Department of Anesthesia, Massachusetts General Hospital-Harvard Medical School, Boston, MA 02115, USA.
IEEE Trans Biomed Eng. 2012 Oct;59(10):2828-37. doi: 10.1109/TBME.2012.2211356. Epub 2012 Aug 2.
The presence of recurring arrhythmic events (also known as cardiac dysrhythmia or irregular heartbeats), as well as erroneous beat detection due to low signal quality, significantly affects estimation of both time and frequency domain indices of heart rate variability (HRV). A reliable, real-time classification and correction of ECG-derived heartbeats is a necessary prerequisite for an accurate online monitoring of HRV and cardiovascular control. We have developed a novel point-process-based method for real-time R-R interval error detection and correction. Given an R-wave event, we assume that the length of the next R-R interval follows a physiologically motivated, time-varying inverse Gaussian probability distribution. We then devise an instantaneous automated detection and correction procedure for erroneous and arrhythmic beats by using the information on the probability of occurrence of the observed beat provided by the model. We test our algorithm over two datasets from the PhysioNet archive. The Fantasia normal rhythm database is artificially corrupted with known erroneous beats to test both the detection procedure and correction procedure.
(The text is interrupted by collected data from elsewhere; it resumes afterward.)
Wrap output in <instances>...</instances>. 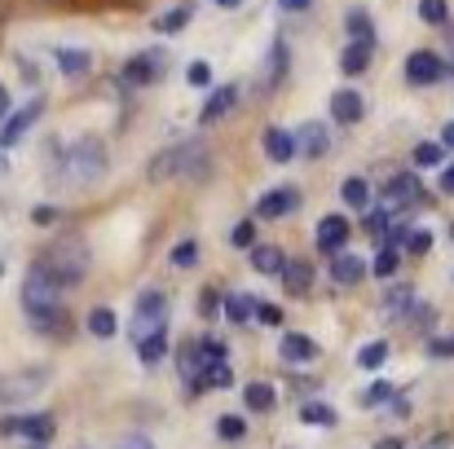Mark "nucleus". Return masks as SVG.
Returning a JSON list of instances; mask_svg holds the SVG:
<instances>
[{
    "label": "nucleus",
    "instance_id": "1",
    "mask_svg": "<svg viewBox=\"0 0 454 449\" xmlns=\"http://www.w3.org/2000/svg\"><path fill=\"white\" fill-rule=\"evenodd\" d=\"M22 313H27V321L40 335H58V339L71 335V317L62 308V291L53 283H44L40 274H27V283H22Z\"/></svg>",
    "mask_w": 454,
    "mask_h": 449
},
{
    "label": "nucleus",
    "instance_id": "2",
    "mask_svg": "<svg viewBox=\"0 0 454 449\" xmlns=\"http://www.w3.org/2000/svg\"><path fill=\"white\" fill-rule=\"evenodd\" d=\"M31 274H40V278L53 283L58 291H62V287H80L84 274H89V247H84L80 238H53V243L35 256Z\"/></svg>",
    "mask_w": 454,
    "mask_h": 449
},
{
    "label": "nucleus",
    "instance_id": "3",
    "mask_svg": "<svg viewBox=\"0 0 454 449\" xmlns=\"http://www.w3.org/2000/svg\"><path fill=\"white\" fill-rule=\"evenodd\" d=\"M207 146L203 142H181V146L159 150L151 159V181H172V176H207Z\"/></svg>",
    "mask_w": 454,
    "mask_h": 449
},
{
    "label": "nucleus",
    "instance_id": "4",
    "mask_svg": "<svg viewBox=\"0 0 454 449\" xmlns=\"http://www.w3.org/2000/svg\"><path fill=\"white\" fill-rule=\"evenodd\" d=\"M67 176L75 185H93L106 176V142L98 137H80L75 146L67 150Z\"/></svg>",
    "mask_w": 454,
    "mask_h": 449
},
{
    "label": "nucleus",
    "instance_id": "5",
    "mask_svg": "<svg viewBox=\"0 0 454 449\" xmlns=\"http://www.w3.org/2000/svg\"><path fill=\"white\" fill-rule=\"evenodd\" d=\"M154 330H168V296L163 291H142L137 296V308H133V321H129V339L133 344H142L146 335Z\"/></svg>",
    "mask_w": 454,
    "mask_h": 449
},
{
    "label": "nucleus",
    "instance_id": "6",
    "mask_svg": "<svg viewBox=\"0 0 454 449\" xmlns=\"http://www.w3.org/2000/svg\"><path fill=\"white\" fill-rule=\"evenodd\" d=\"M168 75V58L159 53V49H146V53H137V58H129L124 62V71H120V80L124 84H154V80H163Z\"/></svg>",
    "mask_w": 454,
    "mask_h": 449
},
{
    "label": "nucleus",
    "instance_id": "7",
    "mask_svg": "<svg viewBox=\"0 0 454 449\" xmlns=\"http://www.w3.org/2000/svg\"><path fill=\"white\" fill-rule=\"evenodd\" d=\"M296 203H301V190H296V185H278V190H265V194L256 198V216L278 221V216H292Z\"/></svg>",
    "mask_w": 454,
    "mask_h": 449
},
{
    "label": "nucleus",
    "instance_id": "8",
    "mask_svg": "<svg viewBox=\"0 0 454 449\" xmlns=\"http://www.w3.org/2000/svg\"><path fill=\"white\" fill-rule=\"evenodd\" d=\"M348 234H353V229H348V221H344L340 212H331V216H322V221H317V252L335 260V256L344 252V243H348Z\"/></svg>",
    "mask_w": 454,
    "mask_h": 449
},
{
    "label": "nucleus",
    "instance_id": "9",
    "mask_svg": "<svg viewBox=\"0 0 454 449\" xmlns=\"http://www.w3.org/2000/svg\"><path fill=\"white\" fill-rule=\"evenodd\" d=\"M419 198H424V185H419L415 172H397V176L384 185V212L406 207V203H419Z\"/></svg>",
    "mask_w": 454,
    "mask_h": 449
},
{
    "label": "nucleus",
    "instance_id": "10",
    "mask_svg": "<svg viewBox=\"0 0 454 449\" xmlns=\"http://www.w3.org/2000/svg\"><path fill=\"white\" fill-rule=\"evenodd\" d=\"M292 146L301 159H322L326 150H331V133H326V124H317V120H309L304 128L292 133Z\"/></svg>",
    "mask_w": 454,
    "mask_h": 449
},
{
    "label": "nucleus",
    "instance_id": "11",
    "mask_svg": "<svg viewBox=\"0 0 454 449\" xmlns=\"http://www.w3.org/2000/svg\"><path fill=\"white\" fill-rule=\"evenodd\" d=\"M442 75H446V71H442V58H437L433 49H415V53L406 58V80H411V84L424 89V84H437Z\"/></svg>",
    "mask_w": 454,
    "mask_h": 449
},
{
    "label": "nucleus",
    "instance_id": "12",
    "mask_svg": "<svg viewBox=\"0 0 454 449\" xmlns=\"http://www.w3.org/2000/svg\"><path fill=\"white\" fill-rule=\"evenodd\" d=\"M53 419L49 414H22V419H4L0 423V432H18V437H27V441H35V445H44L49 437H53Z\"/></svg>",
    "mask_w": 454,
    "mask_h": 449
},
{
    "label": "nucleus",
    "instance_id": "13",
    "mask_svg": "<svg viewBox=\"0 0 454 449\" xmlns=\"http://www.w3.org/2000/svg\"><path fill=\"white\" fill-rule=\"evenodd\" d=\"M40 115H44V102H40V97H35V102H31L27 111L9 115V120H4V128H0V150L18 146V142H22V133H27V128H31V124H35Z\"/></svg>",
    "mask_w": 454,
    "mask_h": 449
},
{
    "label": "nucleus",
    "instance_id": "14",
    "mask_svg": "<svg viewBox=\"0 0 454 449\" xmlns=\"http://www.w3.org/2000/svg\"><path fill=\"white\" fill-rule=\"evenodd\" d=\"M234 102H239V84H221V89H212V97L199 106V124H216L221 115L234 111Z\"/></svg>",
    "mask_w": 454,
    "mask_h": 449
},
{
    "label": "nucleus",
    "instance_id": "15",
    "mask_svg": "<svg viewBox=\"0 0 454 449\" xmlns=\"http://www.w3.org/2000/svg\"><path fill=\"white\" fill-rule=\"evenodd\" d=\"M362 115H366V102H362L357 89H340V93H331V120H335V124H357Z\"/></svg>",
    "mask_w": 454,
    "mask_h": 449
},
{
    "label": "nucleus",
    "instance_id": "16",
    "mask_svg": "<svg viewBox=\"0 0 454 449\" xmlns=\"http://www.w3.org/2000/svg\"><path fill=\"white\" fill-rule=\"evenodd\" d=\"M362 278H366V260H362V256L340 252V256L331 260V283H335V287H357Z\"/></svg>",
    "mask_w": 454,
    "mask_h": 449
},
{
    "label": "nucleus",
    "instance_id": "17",
    "mask_svg": "<svg viewBox=\"0 0 454 449\" xmlns=\"http://www.w3.org/2000/svg\"><path fill=\"white\" fill-rule=\"evenodd\" d=\"M176 366H181V379L190 383V392H203V388H199V379H203V352H199V339H185V344H181Z\"/></svg>",
    "mask_w": 454,
    "mask_h": 449
},
{
    "label": "nucleus",
    "instance_id": "18",
    "mask_svg": "<svg viewBox=\"0 0 454 449\" xmlns=\"http://www.w3.org/2000/svg\"><path fill=\"white\" fill-rule=\"evenodd\" d=\"M278 278H283V291H287V296L301 299V296H309V287H313V265H309V260H287Z\"/></svg>",
    "mask_w": 454,
    "mask_h": 449
},
{
    "label": "nucleus",
    "instance_id": "19",
    "mask_svg": "<svg viewBox=\"0 0 454 449\" xmlns=\"http://www.w3.org/2000/svg\"><path fill=\"white\" fill-rule=\"evenodd\" d=\"M278 352H283V361L301 366V361H313V357H317V344H313L309 335H301V330H292V335H283Z\"/></svg>",
    "mask_w": 454,
    "mask_h": 449
},
{
    "label": "nucleus",
    "instance_id": "20",
    "mask_svg": "<svg viewBox=\"0 0 454 449\" xmlns=\"http://www.w3.org/2000/svg\"><path fill=\"white\" fill-rule=\"evenodd\" d=\"M283 265H287L283 247H274V243H265V247H252V269H256V274H265V278H278V274H283Z\"/></svg>",
    "mask_w": 454,
    "mask_h": 449
},
{
    "label": "nucleus",
    "instance_id": "21",
    "mask_svg": "<svg viewBox=\"0 0 454 449\" xmlns=\"http://www.w3.org/2000/svg\"><path fill=\"white\" fill-rule=\"evenodd\" d=\"M261 146H265V154H270L274 163H292V159H296V146H292V133H287V128H265Z\"/></svg>",
    "mask_w": 454,
    "mask_h": 449
},
{
    "label": "nucleus",
    "instance_id": "22",
    "mask_svg": "<svg viewBox=\"0 0 454 449\" xmlns=\"http://www.w3.org/2000/svg\"><path fill=\"white\" fill-rule=\"evenodd\" d=\"M53 58H58V71L62 75H84V71H93V53L89 49H53Z\"/></svg>",
    "mask_w": 454,
    "mask_h": 449
},
{
    "label": "nucleus",
    "instance_id": "23",
    "mask_svg": "<svg viewBox=\"0 0 454 449\" xmlns=\"http://www.w3.org/2000/svg\"><path fill=\"white\" fill-rule=\"evenodd\" d=\"M243 401H247V410H256V414H270V410L278 406V392H274L265 379H256V383H247V388H243Z\"/></svg>",
    "mask_w": 454,
    "mask_h": 449
},
{
    "label": "nucleus",
    "instance_id": "24",
    "mask_svg": "<svg viewBox=\"0 0 454 449\" xmlns=\"http://www.w3.org/2000/svg\"><path fill=\"white\" fill-rule=\"evenodd\" d=\"M371 58H375V44H348V49L340 53V71H344V75H362V71L371 66Z\"/></svg>",
    "mask_w": 454,
    "mask_h": 449
},
{
    "label": "nucleus",
    "instance_id": "25",
    "mask_svg": "<svg viewBox=\"0 0 454 449\" xmlns=\"http://www.w3.org/2000/svg\"><path fill=\"white\" fill-rule=\"evenodd\" d=\"M344 27H348L353 44H375V27H371V13H366V9H348Z\"/></svg>",
    "mask_w": 454,
    "mask_h": 449
},
{
    "label": "nucleus",
    "instance_id": "26",
    "mask_svg": "<svg viewBox=\"0 0 454 449\" xmlns=\"http://www.w3.org/2000/svg\"><path fill=\"white\" fill-rule=\"evenodd\" d=\"M287 62H292V49H287V40L278 35V40H274V49H270V66H265V84H278V80L287 75Z\"/></svg>",
    "mask_w": 454,
    "mask_h": 449
},
{
    "label": "nucleus",
    "instance_id": "27",
    "mask_svg": "<svg viewBox=\"0 0 454 449\" xmlns=\"http://www.w3.org/2000/svg\"><path fill=\"white\" fill-rule=\"evenodd\" d=\"M190 18H194V4L185 0V4H172V9H168V13L154 22V27H159L163 35H176V31H185V22H190Z\"/></svg>",
    "mask_w": 454,
    "mask_h": 449
},
{
    "label": "nucleus",
    "instance_id": "28",
    "mask_svg": "<svg viewBox=\"0 0 454 449\" xmlns=\"http://www.w3.org/2000/svg\"><path fill=\"white\" fill-rule=\"evenodd\" d=\"M137 357H142L146 366H159V361L168 357V330H154V335H146V339L137 344Z\"/></svg>",
    "mask_w": 454,
    "mask_h": 449
},
{
    "label": "nucleus",
    "instance_id": "29",
    "mask_svg": "<svg viewBox=\"0 0 454 449\" xmlns=\"http://www.w3.org/2000/svg\"><path fill=\"white\" fill-rule=\"evenodd\" d=\"M340 414L326 406V401H304L301 406V423H313V428H331Z\"/></svg>",
    "mask_w": 454,
    "mask_h": 449
},
{
    "label": "nucleus",
    "instance_id": "30",
    "mask_svg": "<svg viewBox=\"0 0 454 449\" xmlns=\"http://www.w3.org/2000/svg\"><path fill=\"white\" fill-rule=\"evenodd\" d=\"M252 308H256V299L243 296V291H234V296H225V317L234 321V326H243V321H252Z\"/></svg>",
    "mask_w": 454,
    "mask_h": 449
},
{
    "label": "nucleus",
    "instance_id": "31",
    "mask_svg": "<svg viewBox=\"0 0 454 449\" xmlns=\"http://www.w3.org/2000/svg\"><path fill=\"white\" fill-rule=\"evenodd\" d=\"M340 198H344L348 207H366V203H371V185H366L362 176H348V181L340 185Z\"/></svg>",
    "mask_w": 454,
    "mask_h": 449
},
{
    "label": "nucleus",
    "instance_id": "32",
    "mask_svg": "<svg viewBox=\"0 0 454 449\" xmlns=\"http://www.w3.org/2000/svg\"><path fill=\"white\" fill-rule=\"evenodd\" d=\"M397 265H402V256H397L393 247H380V252H375V260L366 265V274H375V278H393V274H397Z\"/></svg>",
    "mask_w": 454,
    "mask_h": 449
},
{
    "label": "nucleus",
    "instance_id": "33",
    "mask_svg": "<svg viewBox=\"0 0 454 449\" xmlns=\"http://www.w3.org/2000/svg\"><path fill=\"white\" fill-rule=\"evenodd\" d=\"M384 361H388V344H384V339L362 344V352H357V366H362V370H380Z\"/></svg>",
    "mask_w": 454,
    "mask_h": 449
},
{
    "label": "nucleus",
    "instance_id": "34",
    "mask_svg": "<svg viewBox=\"0 0 454 449\" xmlns=\"http://www.w3.org/2000/svg\"><path fill=\"white\" fill-rule=\"evenodd\" d=\"M89 330H93L98 339H111V335L120 330V321H115L111 308H93V313H89Z\"/></svg>",
    "mask_w": 454,
    "mask_h": 449
},
{
    "label": "nucleus",
    "instance_id": "35",
    "mask_svg": "<svg viewBox=\"0 0 454 449\" xmlns=\"http://www.w3.org/2000/svg\"><path fill=\"white\" fill-rule=\"evenodd\" d=\"M393 397H397V392H393V383H384V379H375L371 388H362V397H357V401H362L366 410H375V406H388Z\"/></svg>",
    "mask_w": 454,
    "mask_h": 449
},
{
    "label": "nucleus",
    "instance_id": "36",
    "mask_svg": "<svg viewBox=\"0 0 454 449\" xmlns=\"http://www.w3.org/2000/svg\"><path fill=\"white\" fill-rule=\"evenodd\" d=\"M419 18H424L428 27H446V22H450V4H446V0H419Z\"/></svg>",
    "mask_w": 454,
    "mask_h": 449
},
{
    "label": "nucleus",
    "instance_id": "37",
    "mask_svg": "<svg viewBox=\"0 0 454 449\" xmlns=\"http://www.w3.org/2000/svg\"><path fill=\"white\" fill-rule=\"evenodd\" d=\"M216 437H221V441H243V437H247V423H243L239 414H221V419H216Z\"/></svg>",
    "mask_w": 454,
    "mask_h": 449
},
{
    "label": "nucleus",
    "instance_id": "38",
    "mask_svg": "<svg viewBox=\"0 0 454 449\" xmlns=\"http://www.w3.org/2000/svg\"><path fill=\"white\" fill-rule=\"evenodd\" d=\"M230 247L252 252V247H256V225H252V221H239V225L230 229Z\"/></svg>",
    "mask_w": 454,
    "mask_h": 449
},
{
    "label": "nucleus",
    "instance_id": "39",
    "mask_svg": "<svg viewBox=\"0 0 454 449\" xmlns=\"http://www.w3.org/2000/svg\"><path fill=\"white\" fill-rule=\"evenodd\" d=\"M433 247V229H406V238H402V252H411V256H424Z\"/></svg>",
    "mask_w": 454,
    "mask_h": 449
},
{
    "label": "nucleus",
    "instance_id": "40",
    "mask_svg": "<svg viewBox=\"0 0 454 449\" xmlns=\"http://www.w3.org/2000/svg\"><path fill=\"white\" fill-rule=\"evenodd\" d=\"M172 265H176V269H190V265H199V243H194V238L176 243V247H172Z\"/></svg>",
    "mask_w": 454,
    "mask_h": 449
},
{
    "label": "nucleus",
    "instance_id": "41",
    "mask_svg": "<svg viewBox=\"0 0 454 449\" xmlns=\"http://www.w3.org/2000/svg\"><path fill=\"white\" fill-rule=\"evenodd\" d=\"M437 163H446V150L442 146H433V142L415 146V167H437Z\"/></svg>",
    "mask_w": 454,
    "mask_h": 449
},
{
    "label": "nucleus",
    "instance_id": "42",
    "mask_svg": "<svg viewBox=\"0 0 454 449\" xmlns=\"http://www.w3.org/2000/svg\"><path fill=\"white\" fill-rule=\"evenodd\" d=\"M362 229H366L371 238H380V243H384V234H388V212H384V207H375V212H366V221H362Z\"/></svg>",
    "mask_w": 454,
    "mask_h": 449
},
{
    "label": "nucleus",
    "instance_id": "43",
    "mask_svg": "<svg viewBox=\"0 0 454 449\" xmlns=\"http://www.w3.org/2000/svg\"><path fill=\"white\" fill-rule=\"evenodd\" d=\"M252 317H256V321H265V326H283V308H278V304H270V299H256Z\"/></svg>",
    "mask_w": 454,
    "mask_h": 449
},
{
    "label": "nucleus",
    "instance_id": "44",
    "mask_svg": "<svg viewBox=\"0 0 454 449\" xmlns=\"http://www.w3.org/2000/svg\"><path fill=\"white\" fill-rule=\"evenodd\" d=\"M406 304H415V287H393V291L384 296V308H388V313H402Z\"/></svg>",
    "mask_w": 454,
    "mask_h": 449
},
{
    "label": "nucleus",
    "instance_id": "45",
    "mask_svg": "<svg viewBox=\"0 0 454 449\" xmlns=\"http://www.w3.org/2000/svg\"><path fill=\"white\" fill-rule=\"evenodd\" d=\"M185 80H190L194 89H207V84H212V66H207V62H190Z\"/></svg>",
    "mask_w": 454,
    "mask_h": 449
},
{
    "label": "nucleus",
    "instance_id": "46",
    "mask_svg": "<svg viewBox=\"0 0 454 449\" xmlns=\"http://www.w3.org/2000/svg\"><path fill=\"white\" fill-rule=\"evenodd\" d=\"M428 357H454V335H437V339H428Z\"/></svg>",
    "mask_w": 454,
    "mask_h": 449
},
{
    "label": "nucleus",
    "instance_id": "47",
    "mask_svg": "<svg viewBox=\"0 0 454 449\" xmlns=\"http://www.w3.org/2000/svg\"><path fill=\"white\" fill-rule=\"evenodd\" d=\"M442 31H446V53H437V58H442V71H446V75H454V27L446 22Z\"/></svg>",
    "mask_w": 454,
    "mask_h": 449
},
{
    "label": "nucleus",
    "instance_id": "48",
    "mask_svg": "<svg viewBox=\"0 0 454 449\" xmlns=\"http://www.w3.org/2000/svg\"><path fill=\"white\" fill-rule=\"evenodd\" d=\"M216 304H221V296H216L212 287L199 291V313H203V317H216Z\"/></svg>",
    "mask_w": 454,
    "mask_h": 449
},
{
    "label": "nucleus",
    "instance_id": "49",
    "mask_svg": "<svg viewBox=\"0 0 454 449\" xmlns=\"http://www.w3.org/2000/svg\"><path fill=\"white\" fill-rule=\"evenodd\" d=\"M31 221H35V225H53V221H58V207H35Z\"/></svg>",
    "mask_w": 454,
    "mask_h": 449
},
{
    "label": "nucleus",
    "instance_id": "50",
    "mask_svg": "<svg viewBox=\"0 0 454 449\" xmlns=\"http://www.w3.org/2000/svg\"><path fill=\"white\" fill-rule=\"evenodd\" d=\"M442 194H454V163H446V172H442Z\"/></svg>",
    "mask_w": 454,
    "mask_h": 449
},
{
    "label": "nucleus",
    "instance_id": "51",
    "mask_svg": "<svg viewBox=\"0 0 454 449\" xmlns=\"http://www.w3.org/2000/svg\"><path fill=\"white\" fill-rule=\"evenodd\" d=\"M278 4H283V9H287V13H304V9H309V4H313V0H278Z\"/></svg>",
    "mask_w": 454,
    "mask_h": 449
},
{
    "label": "nucleus",
    "instance_id": "52",
    "mask_svg": "<svg viewBox=\"0 0 454 449\" xmlns=\"http://www.w3.org/2000/svg\"><path fill=\"white\" fill-rule=\"evenodd\" d=\"M0 120H9V89L0 84Z\"/></svg>",
    "mask_w": 454,
    "mask_h": 449
},
{
    "label": "nucleus",
    "instance_id": "53",
    "mask_svg": "<svg viewBox=\"0 0 454 449\" xmlns=\"http://www.w3.org/2000/svg\"><path fill=\"white\" fill-rule=\"evenodd\" d=\"M375 449H406V445H402L397 437H388V441H380V445H375Z\"/></svg>",
    "mask_w": 454,
    "mask_h": 449
},
{
    "label": "nucleus",
    "instance_id": "54",
    "mask_svg": "<svg viewBox=\"0 0 454 449\" xmlns=\"http://www.w3.org/2000/svg\"><path fill=\"white\" fill-rule=\"evenodd\" d=\"M442 142H446V146H454V124H446V133H442Z\"/></svg>",
    "mask_w": 454,
    "mask_h": 449
},
{
    "label": "nucleus",
    "instance_id": "55",
    "mask_svg": "<svg viewBox=\"0 0 454 449\" xmlns=\"http://www.w3.org/2000/svg\"><path fill=\"white\" fill-rule=\"evenodd\" d=\"M216 4H221V9H239L243 0H216Z\"/></svg>",
    "mask_w": 454,
    "mask_h": 449
},
{
    "label": "nucleus",
    "instance_id": "56",
    "mask_svg": "<svg viewBox=\"0 0 454 449\" xmlns=\"http://www.w3.org/2000/svg\"><path fill=\"white\" fill-rule=\"evenodd\" d=\"M124 449H151V445H146V441H129Z\"/></svg>",
    "mask_w": 454,
    "mask_h": 449
},
{
    "label": "nucleus",
    "instance_id": "57",
    "mask_svg": "<svg viewBox=\"0 0 454 449\" xmlns=\"http://www.w3.org/2000/svg\"><path fill=\"white\" fill-rule=\"evenodd\" d=\"M450 238H454V225H450Z\"/></svg>",
    "mask_w": 454,
    "mask_h": 449
},
{
    "label": "nucleus",
    "instance_id": "58",
    "mask_svg": "<svg viewBox=\"0 0 454 449\" xmlns=\"http://www.w3.org/2000/svg\"><path fill=\"white\" fill-rule=\"evenodd\" d=\"M0 274H4V265H0Z\"/></svg>",
    "mask_w": 454,
    "mask_h": 449
},
{
    "label": "nucleus",
    "instance_id": "59",
    "mask_svg": "<svg viewBox=\"0 0 454 449\" xmlns=\"http://www.w3.org/2000/svg\"><path fill=\"white\" fill-rule=\"evenodd\" d=\"M31 449H40V445H31Z\"/></svg>",
    "mask_w": 454,
    "mask_h": 449
}]
</instances>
The benchmark MIT-BIH Arrhythmia database is further considered to test the detection procedure of real arrhythmic events and compare it with results from previously published algorithms. Our automated algorithm represents an improvement over previous procedures, with best specificity for the detection of correct beats, as well as highest sensitivity to missed and extra beats, artificially misplaced beats, and for real arrhythmic events. A near-optimal heartbeat classification and correction, together with the ability to adapt to time-varying changes of heartbeat dynamics in an online fashion, may provide a solid base for building a more reliable real-time HRV monitoring device.
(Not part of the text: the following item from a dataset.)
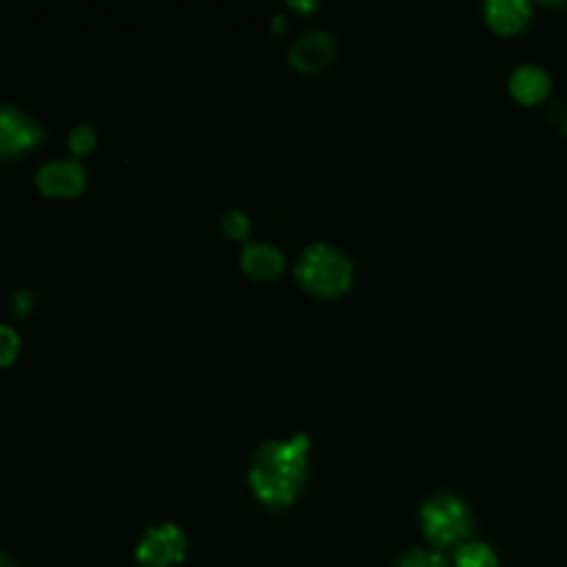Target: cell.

心律失常事件的存在(也称为心律失常或不规则心跳)以及由于信号质量低而导致的错误节拍检测,会极大地影响心率变异性(HRV)的时间和频域指数的估计。可靠的、实时的心电图心跳分类和校正,是准确在线监测 HRV 和心血管控制的必要前提。我们开发了一种基于点过程的实时 R-R 间隔误差检测和校正的新方法。给定一个 R 波事件,我们假设下一个 R-R 间隔的长度遵循一个由生理驱动的、时变的逆高斯概率分布。然后,我们通过使用模型提供的观察到的节拍的发生概率的信息,设计了一种即时的自动检测和校正错误和心律失常节拍的方法。我们在 PhysioNet 档案中的两个数据集上测试了我们的算法。 Fantasia 正常节律数据库被人为地用已知的错误节拍损坏,以测试检测程序和校正程序。基准 MIT-BIH 心律失常数据库进一步用于测试真实心律失常事件的检测程序,并将其与以前发表的算法的结果进行比较。我们的自动算法代表了对以前的程序的改进,在检测正确节拍的特异性方面表现最佳,在检测错过和额外节拍、人为错位节拍以及真实心律失常事件方面的灵敏度最高。接近最优的心跳分类和校正,以及能够以在线方式适应心跳动力学的时变变化的能力,可能为构建更可靠的实时 HRV 监测设备提供坚实的基础。